O show termina com um pot-pourri de frevos. Antes mesmo de Daniela Mercury e Ivete Sangalo, você já era a rainha do carnaval. Por que fechar o repertório com esses frevos?

Tem um pouco a ver com dance music. Tem toda uma atmosfera musical que tem uma conexão ali. Mas falando de frevo, quando eu era muito jovem, por exemplo, Massa Real, que é uma música do Caetano, gravei para o carnaval. Eu gravava os compactos duplos com músicas especialmente para o carnaval da Bahia. Eu gravava e a gente tocava lá. Então, essa música Massa Real foi feita para isso. Depois, ela entrou no disco (Fantasia), que fez muito sucesso. Quatro músicas entraram em parada.

Você participou de um disco dedicado à Mãe Carmen (filha de Mãe Menininha), com participação também de Gil, Ivete Sangalo, Daniela Mercury, entre outros. É um disco contra a intolerância?

Foi um disco feito no Rio, em Salvador, e a minha parte eu gravei em São Paulo, com Gil, uma música chamada Carmen, que não é cantada em iorubá, é cantada em português, é bem bonito o disco. Você conecta (o disco) à intolerância, por causa da perseguição que vem se fazendo ao candomblé. É uma maneira de defender a cultura negra, a religião negra, da qual eu faço parte. Sou do candomblé de dona Menininha do Gantois, grande mulher, linda, negra, sábia, para quem Caymmi dedicou uma música (Oração de Mãe Menininha), que eu gravei convidada por Bethânia no disco dela e que se tornou grande sucesso no Brasil. Então, é uma maneira de defender isso, sim, de assinar embaixo.

No final de semana passado, a imagem do beijo entre dois homens numa HQ causou polêmica na Bienal do Livro no Rio. O episódio foi apontado como censura. Qual sua sensação em relação a isso tudo?

Quando eu assisti pela televisão que o (prefeito Marcelo) Crivella tinha censurado o beijo de dois homens (no livro) na Bienal do Rio, que eu vi as pessoas falando que ele tinha permitido vender os livros num invólucro preto, me lembrei do (disco) Índia, porque com o Índia, que saiu nos anos 1970, foi assim. Meu disco tinha de ser vendido num invólucro preto, não tinha nada de mais. Tomei um susto, porque me veio essa lembrança, e aí achei uma coisa horrorosa, porque, com o governo federal que a gente tem hoje, a gente fica assustada com as declarações, com a maneira como as coisas são tratadas. A gente que viveu na época da ditadura tem medo que isso volte, está aí na atmosfera. Mas o povo brasileiro hoje está mais atento, tem mídias digitais, a gente sabe tudo o que está acontecendo na hora, e portanto a gente sabe que as pessoas se mobilizam em outros Estados.
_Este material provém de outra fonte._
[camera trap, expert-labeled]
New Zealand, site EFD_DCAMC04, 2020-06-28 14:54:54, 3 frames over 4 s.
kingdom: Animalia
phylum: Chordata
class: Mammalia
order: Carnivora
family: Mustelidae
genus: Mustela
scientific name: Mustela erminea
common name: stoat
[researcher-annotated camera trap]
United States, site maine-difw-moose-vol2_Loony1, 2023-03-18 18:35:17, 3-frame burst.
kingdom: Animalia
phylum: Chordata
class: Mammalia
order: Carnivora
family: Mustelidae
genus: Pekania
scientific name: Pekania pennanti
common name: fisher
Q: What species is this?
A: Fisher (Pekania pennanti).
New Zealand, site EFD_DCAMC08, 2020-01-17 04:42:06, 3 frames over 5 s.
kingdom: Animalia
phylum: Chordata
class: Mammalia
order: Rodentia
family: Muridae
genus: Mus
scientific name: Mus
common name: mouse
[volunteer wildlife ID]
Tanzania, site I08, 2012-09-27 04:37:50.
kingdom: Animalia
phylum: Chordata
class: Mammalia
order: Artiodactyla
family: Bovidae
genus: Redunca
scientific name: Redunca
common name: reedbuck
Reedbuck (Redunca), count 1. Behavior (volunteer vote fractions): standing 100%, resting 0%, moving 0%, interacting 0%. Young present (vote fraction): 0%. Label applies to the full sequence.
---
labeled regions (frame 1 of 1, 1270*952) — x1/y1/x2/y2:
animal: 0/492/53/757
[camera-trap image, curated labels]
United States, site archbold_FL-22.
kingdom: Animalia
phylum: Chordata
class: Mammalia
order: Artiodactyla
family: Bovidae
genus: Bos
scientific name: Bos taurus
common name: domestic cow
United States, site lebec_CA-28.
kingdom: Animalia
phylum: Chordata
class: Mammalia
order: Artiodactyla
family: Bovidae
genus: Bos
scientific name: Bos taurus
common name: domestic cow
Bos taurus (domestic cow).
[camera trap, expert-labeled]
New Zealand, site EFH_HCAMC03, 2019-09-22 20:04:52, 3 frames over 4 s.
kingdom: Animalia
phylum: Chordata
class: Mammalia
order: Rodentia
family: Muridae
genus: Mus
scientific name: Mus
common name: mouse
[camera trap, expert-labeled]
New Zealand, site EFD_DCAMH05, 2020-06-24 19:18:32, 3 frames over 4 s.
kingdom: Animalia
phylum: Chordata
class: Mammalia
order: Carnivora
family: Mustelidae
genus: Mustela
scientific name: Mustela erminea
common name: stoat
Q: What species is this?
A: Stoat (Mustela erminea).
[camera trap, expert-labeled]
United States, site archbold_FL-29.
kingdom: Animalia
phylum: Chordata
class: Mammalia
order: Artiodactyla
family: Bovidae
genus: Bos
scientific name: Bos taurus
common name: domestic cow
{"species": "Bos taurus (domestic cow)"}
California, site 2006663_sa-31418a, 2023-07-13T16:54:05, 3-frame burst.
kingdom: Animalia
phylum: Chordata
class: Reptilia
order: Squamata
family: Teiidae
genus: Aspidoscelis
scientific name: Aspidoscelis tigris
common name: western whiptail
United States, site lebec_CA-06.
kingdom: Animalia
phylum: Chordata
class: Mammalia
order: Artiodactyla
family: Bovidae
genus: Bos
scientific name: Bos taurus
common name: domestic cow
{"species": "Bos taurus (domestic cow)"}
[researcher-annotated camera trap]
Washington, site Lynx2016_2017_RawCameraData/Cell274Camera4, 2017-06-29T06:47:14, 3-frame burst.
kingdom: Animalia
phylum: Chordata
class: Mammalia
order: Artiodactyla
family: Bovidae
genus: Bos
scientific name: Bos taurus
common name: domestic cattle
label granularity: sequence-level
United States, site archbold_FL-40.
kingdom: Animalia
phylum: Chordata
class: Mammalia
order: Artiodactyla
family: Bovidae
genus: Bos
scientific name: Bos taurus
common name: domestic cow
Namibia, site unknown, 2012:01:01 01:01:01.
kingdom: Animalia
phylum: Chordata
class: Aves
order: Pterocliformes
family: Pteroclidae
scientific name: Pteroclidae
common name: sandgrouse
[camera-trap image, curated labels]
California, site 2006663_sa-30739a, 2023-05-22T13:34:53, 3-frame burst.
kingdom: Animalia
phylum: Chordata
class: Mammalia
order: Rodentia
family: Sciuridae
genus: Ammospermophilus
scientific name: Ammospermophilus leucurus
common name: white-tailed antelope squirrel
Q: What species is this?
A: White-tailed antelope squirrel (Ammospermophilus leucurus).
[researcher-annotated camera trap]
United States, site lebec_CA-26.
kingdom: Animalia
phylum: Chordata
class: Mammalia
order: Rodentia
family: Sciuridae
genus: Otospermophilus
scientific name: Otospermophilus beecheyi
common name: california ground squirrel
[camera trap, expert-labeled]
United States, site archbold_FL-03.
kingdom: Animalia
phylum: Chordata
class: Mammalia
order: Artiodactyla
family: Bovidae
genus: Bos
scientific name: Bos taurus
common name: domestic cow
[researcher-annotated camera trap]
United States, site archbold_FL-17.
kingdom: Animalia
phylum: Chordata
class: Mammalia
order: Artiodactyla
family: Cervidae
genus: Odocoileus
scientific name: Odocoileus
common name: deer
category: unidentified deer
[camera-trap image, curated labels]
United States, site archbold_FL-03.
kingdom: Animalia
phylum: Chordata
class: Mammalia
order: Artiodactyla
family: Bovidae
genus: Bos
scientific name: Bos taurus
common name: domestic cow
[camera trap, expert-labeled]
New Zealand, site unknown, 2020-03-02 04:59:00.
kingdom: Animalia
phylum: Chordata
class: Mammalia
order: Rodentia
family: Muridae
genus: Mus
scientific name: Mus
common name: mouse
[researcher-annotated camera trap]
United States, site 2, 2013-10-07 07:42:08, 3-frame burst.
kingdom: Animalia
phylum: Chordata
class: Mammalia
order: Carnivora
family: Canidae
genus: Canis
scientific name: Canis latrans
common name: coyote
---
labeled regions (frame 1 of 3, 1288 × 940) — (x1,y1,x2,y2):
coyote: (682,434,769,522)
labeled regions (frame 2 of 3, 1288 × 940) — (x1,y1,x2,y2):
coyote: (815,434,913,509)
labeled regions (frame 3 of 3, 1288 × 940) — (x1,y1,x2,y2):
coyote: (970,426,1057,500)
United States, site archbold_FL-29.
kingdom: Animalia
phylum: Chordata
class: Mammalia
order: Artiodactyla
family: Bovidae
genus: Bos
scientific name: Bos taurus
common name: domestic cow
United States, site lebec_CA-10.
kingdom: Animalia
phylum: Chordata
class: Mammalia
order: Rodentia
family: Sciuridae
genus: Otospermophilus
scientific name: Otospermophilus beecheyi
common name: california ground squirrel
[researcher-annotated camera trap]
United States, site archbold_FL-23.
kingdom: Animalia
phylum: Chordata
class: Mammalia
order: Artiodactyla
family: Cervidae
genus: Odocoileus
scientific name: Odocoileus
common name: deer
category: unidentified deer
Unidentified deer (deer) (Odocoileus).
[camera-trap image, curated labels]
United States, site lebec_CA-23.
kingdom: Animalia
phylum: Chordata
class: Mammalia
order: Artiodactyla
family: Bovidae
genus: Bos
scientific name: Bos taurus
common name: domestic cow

As instituições democráticas são mais consolidadas, fortes, a ditadura não vai se implantar. A gente tem que ficar atento, não pode deixar isso acontecer, e o papel dos artistas neste momento é fundamental. O Brasil, a duras custas, conseguiu implantar uma democracia, que é a maneira mais correta de se viver, é onde há o respeito pelo outro, o respeito às diferenças. Você tem que respeitar o outro do jeito que ele é, então o mundo tem que ser assim, a vida tem que ser assim. Você não tem que ser igual ao outro, o outro não é igual a você. Você tem que saber conviver com isso. Se você não se identifica, é uma coisa, mas respeitar é outra. Defendo os direitos humanos, acho que o governo tem que cuidar das pessoas pobres, tanta gente miserável neste país. Acho que é complicado o Brasil, mas a gente vai chegar lá um dia.

As informações são do jornal O Estado de S. Paulo.